#### [INSTRUCTIONS TO FOLLOW]
With all pictures excluded, restate the records that follow exactly as written.

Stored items
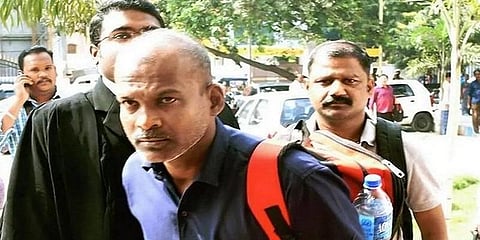 கோடநாடு கொலை வழக்கில் சயான், மனோஜ் ஜாமீன் ரத்து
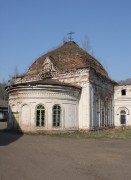 Церковь Петра и Павла, , Дугна, Ферзиковский район, Калужская область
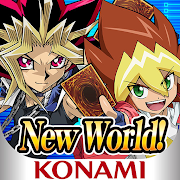 Yu-Gi-Oh! Duel Links Mod APK 8.1.0 [Mod Menu]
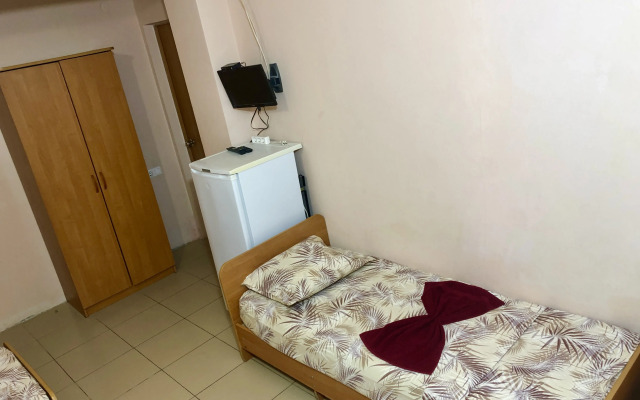 U Morya Siesta Guest house
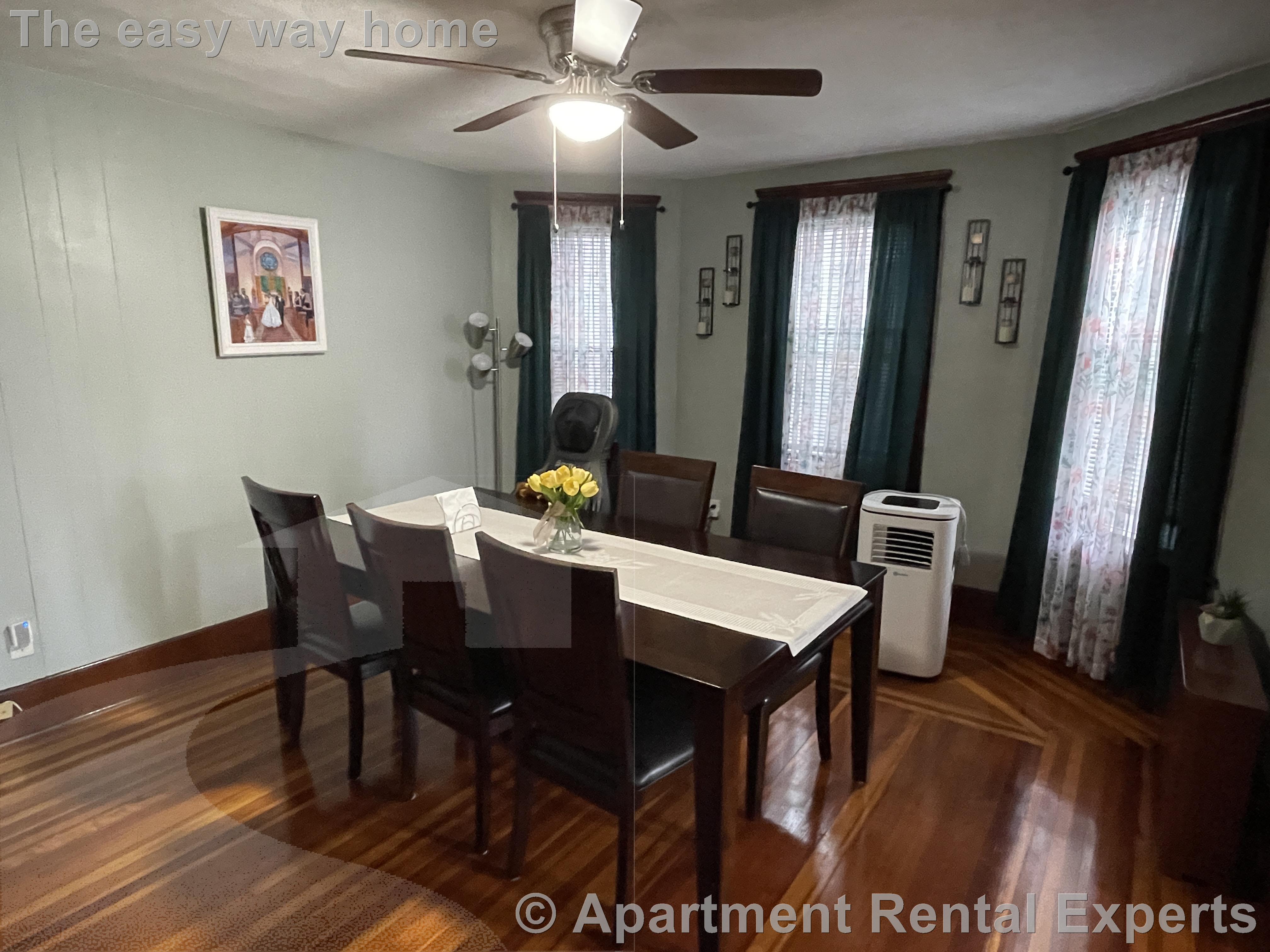 219 Powderhouse Blvd, Teele Square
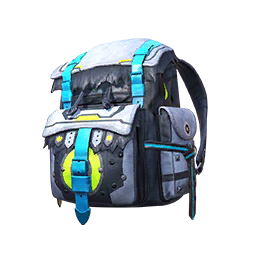 Stealth Agent Backpack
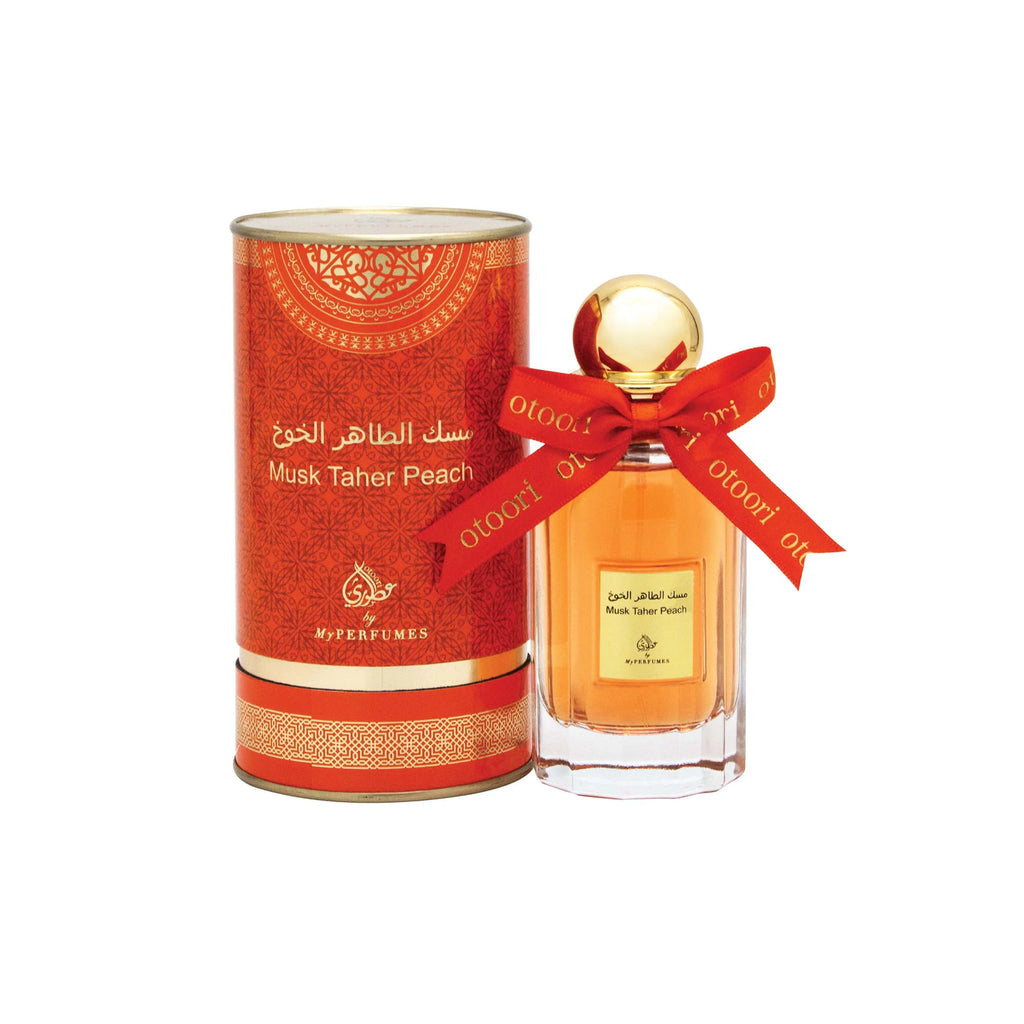 EAU DE PARFUM 80ML COLLECTION - OTOORI - DOZEN (12 pieces)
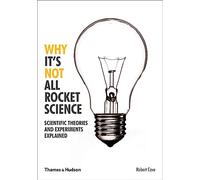Why It's Not All Rocket Science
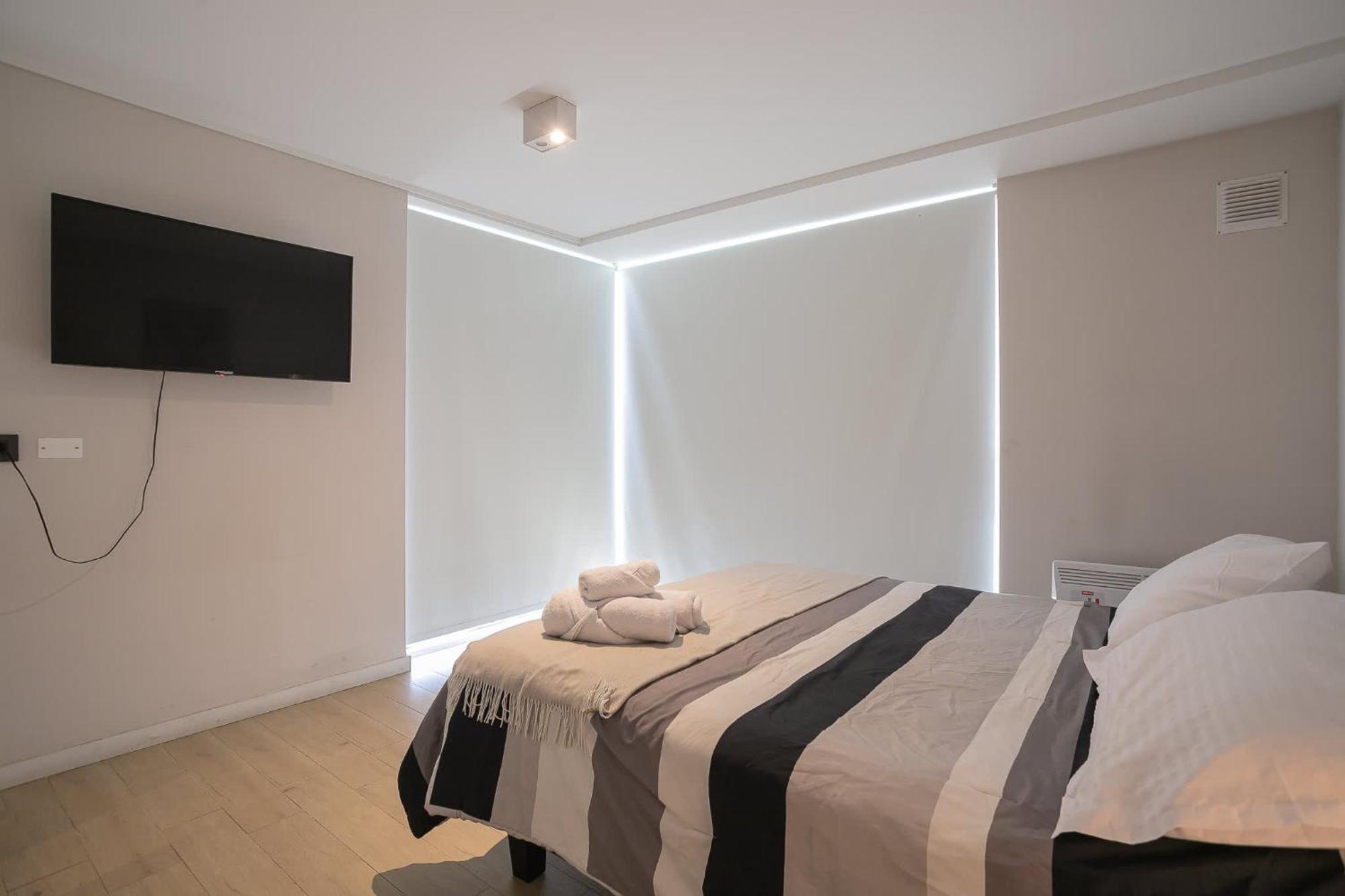 Apartment Tu Escape Exclusivo En El Centro De Providencia Santiago
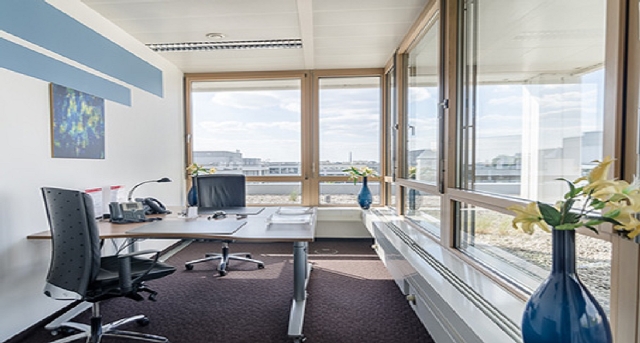 Rent office Prinzenallee 7_5-13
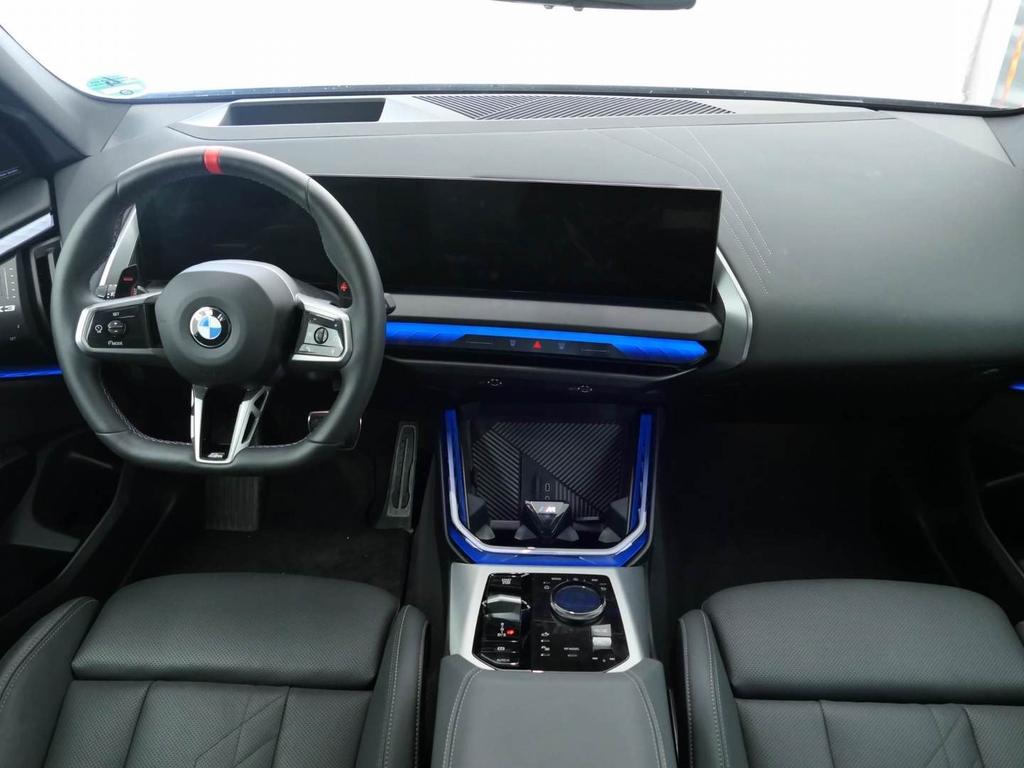 BMW X3 M50 2025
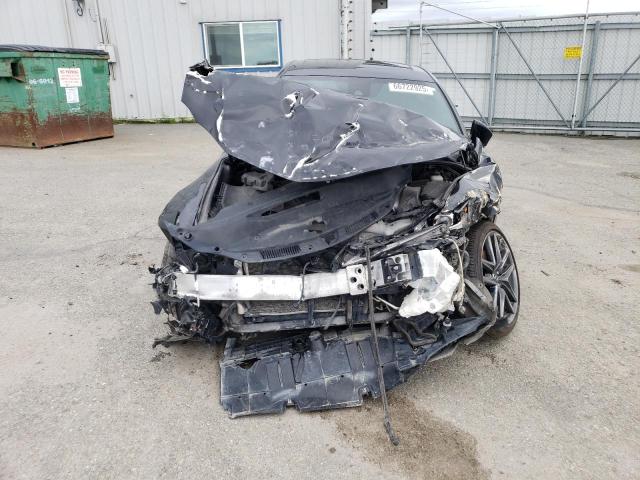 2017 LEXUS IS 350 JTHCE1D25H5013176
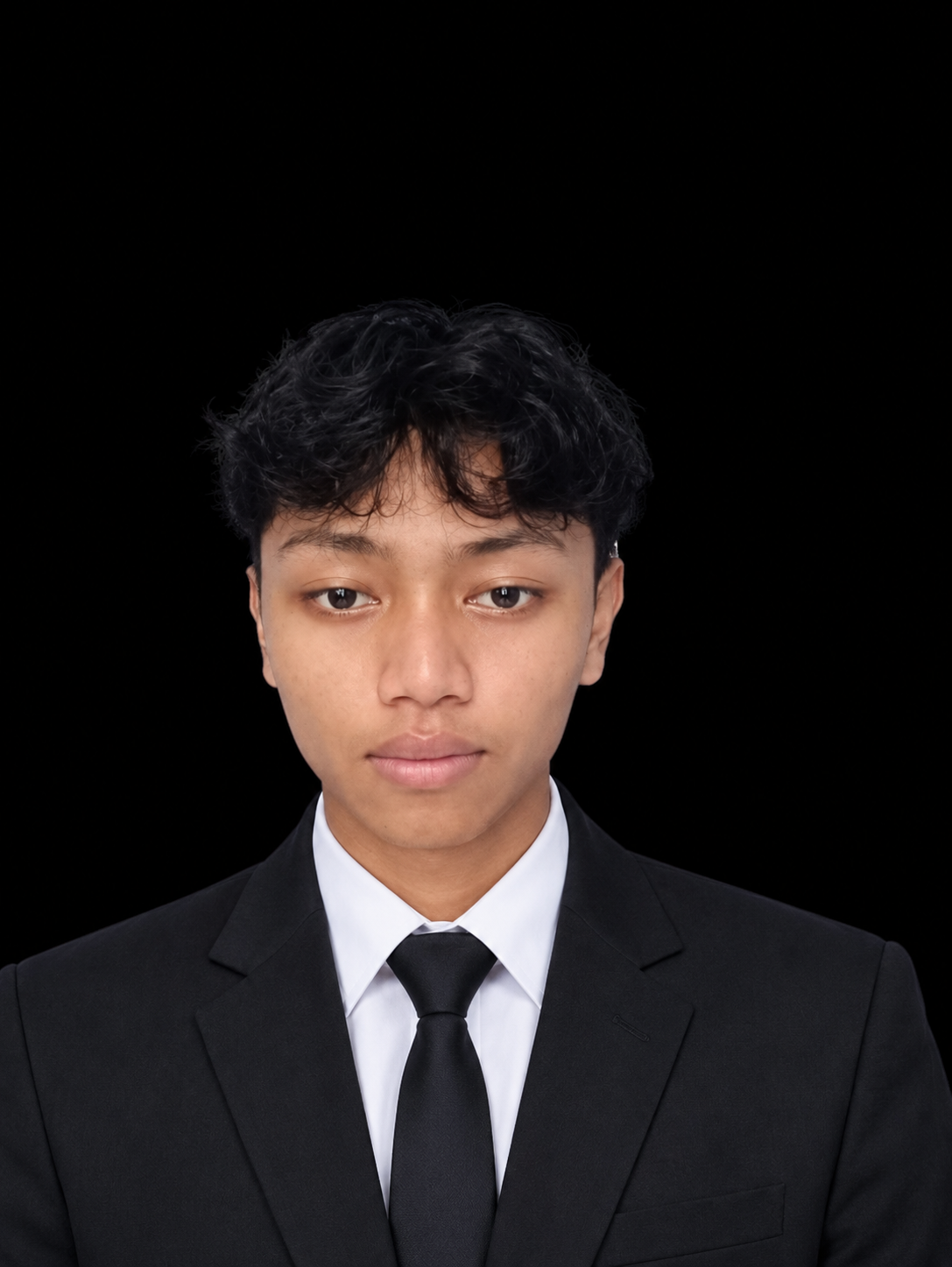 Muhammad Vizar Benarly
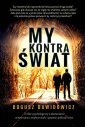 okładka książki - My kontra świat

#### [EXERCISE RESPONSE]
 கோடநாடு கொலை வழக்கில் சயான், மனோஜ் ஜாமீன் ரத்து
 Церковь Петра и Павла, , Дугна, Ферзиковский район, Калужская область
 Yu-Gi-Oh! Duel Links Mod APK 8.1.0 [Mod Menu]
 U Morya Siesta Guest house
 219 Powderhouse Blvd, Teele Square
 Stealth Agent Backpack
 EAU DE PARFUM 80ML COLLECTION - OTOORI - DOZEN (12 pieces)
Why It's Not All Rocket Science
 Apartment Tu Escape Exclusivo En El Centro De Providencia Santiago
 Rent office Prinzenallee 7_5-13
 BMW X3 M50 2025
 2017 LEXUS IS 350 JTHCE1D25H5013176
 Muhammad Vizar Benarly
 okładka książki - My kontra świat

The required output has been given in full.